Dolores River: Below McPhee Dam
Dolores River: Below McPhee Dam — Fishing Report for April 24, 2026
Quick Stats
Flow: 3 CFS | Trend: Stable | Fishability: Poor | Weather: Mostly Sunny, High 61°F
The Bite
This is one of the harder reports to write this spring. The Dolores tailwater below McPhee is running at just 3 CFS — a trickle by any measure, and well below the 30 CFS floor of the fishable range. The culprit is no mystery: the basin's snowpack is sitting at roughly 10% of normal, one of the worst water years on record for southwest Colorado. McPhee Reservoir simply doesn't have the water to release, and that reality is written in the gauge reading today.
The silver lining — and there is one — is water temperature. At 54°F, the river is actually in a productive thermal window, warmer than the seasonal norm and warm enough to keep fish metabolically active. Browns are not lethargic; they're just compressed into a fraction of their normal habitat. Every deep pool, undercut bank, and shaded run that still holds meaningful depth is now a fish hotel. Pressure from the sun on a clear 61°F afternoon won't help surface activity, and the BWO hatch that typically defines April afternoons here will likely be muted without cloud cover. Don't expect the blanket emergences this section is capable of producing — today's sunny forecast works against that.
If you're already in the area or committed to the drive, fish can still be caught. Approach slowly, keep a low profile, and expect spooky fish in thin water. This is a day to be a hunter, not a caster.
What to Fish
- San Juan Worm (wine) #12 — anchor pattern, dead-drifted along the bottom of any pool with depth; this is your highest-percentage fly today
- Scud (orange/pink) #16 — fished near weed beds and along the substrate; year-round tailwater staple that doesn't need a hatch to work
- RS2 (olive) #20 — trail 12–18" behind the San Juan Worm as a dropper; fish will key on it as a Baetis nymph near the surface film in slower water
- Pheasant Tail Nymph #18 — solid mid-column option in any run with enough depth to swing through
- Parachute BWO #18 — worth having rigged if clouds build late afternoon; fish the slowest, flattest water you can find
- Griffith's Gnat #18 — midge clusters can draw a look in the calmer tailouts even on sunny days
Tactics & Rigging
Rig a double-nymph setup with the San Juan Worm on point and the RS2 or Pheasant Tail trailing 14–16" above it on a 6–8" tag off the tippet. Use 5X fluorocarbon to the anchor and step down to 6X for the dropper. Add just enough split shot to tick the bottom — in 3 CFS, you won't need much. Fish this rig with a high-stick presentation through the deepest slots you can find, keeping your indicator or sighter tight to the water to detect subtle takes from fish that aren't moving far.

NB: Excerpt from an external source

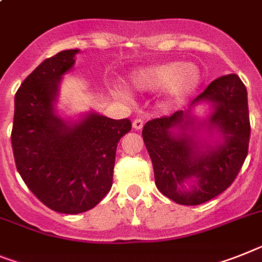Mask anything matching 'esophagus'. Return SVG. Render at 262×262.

If clouds build and you see any surface activity in the afternoon, switch to a single Parachute BWO or Sparkle Dun on 6X and work the slowest, glassiest water — likely the wider flats near Bradfield Bridge. Cast well upstream of any riser and let the fly ride the current without drag. In water this low, one bad cast can shut down a pod of fish for twenty minutes.
Access & Logistics
Access via Bradfield Bridge and the lower pullouts along Highway 145 remains straightforward. With flows this low, wading is trivially easy — almost too easy, as you'll be walking on exposed gravel that would normally be underwater. That same exposed substrate means fish can see you from a long way off; stay back from the bank and approach pools from downstream. Crowds are not a concern today. Verify current regulations with CPW before fishing — artificial flies and lures only applies for approximately 12 miles below the dam, and bag limit details can change.
Stop by Dolores River Anglers for current flies and local intel — they'll have the most up-to-date read on where fish are holding in these conditions and support the shops that keep this fishery on the map.
Looking Ahead
Sunday's forecast brings showers and thunderstorms, which could nudge flows slightly and — more importantly — deliver the overcast skies that trigger the BWO hatches this section is famous for; if you can fish Sunday afternoon, it may be worth the wet weather. Longer term, with snowpack at 10% of normal, don't expect a meaningful spring pulse from McPhee — the Dolores River Anglers and Trout Unlimited have been advocating for minimum instream flows here for good reason, and this drought year is exactly why that work matters.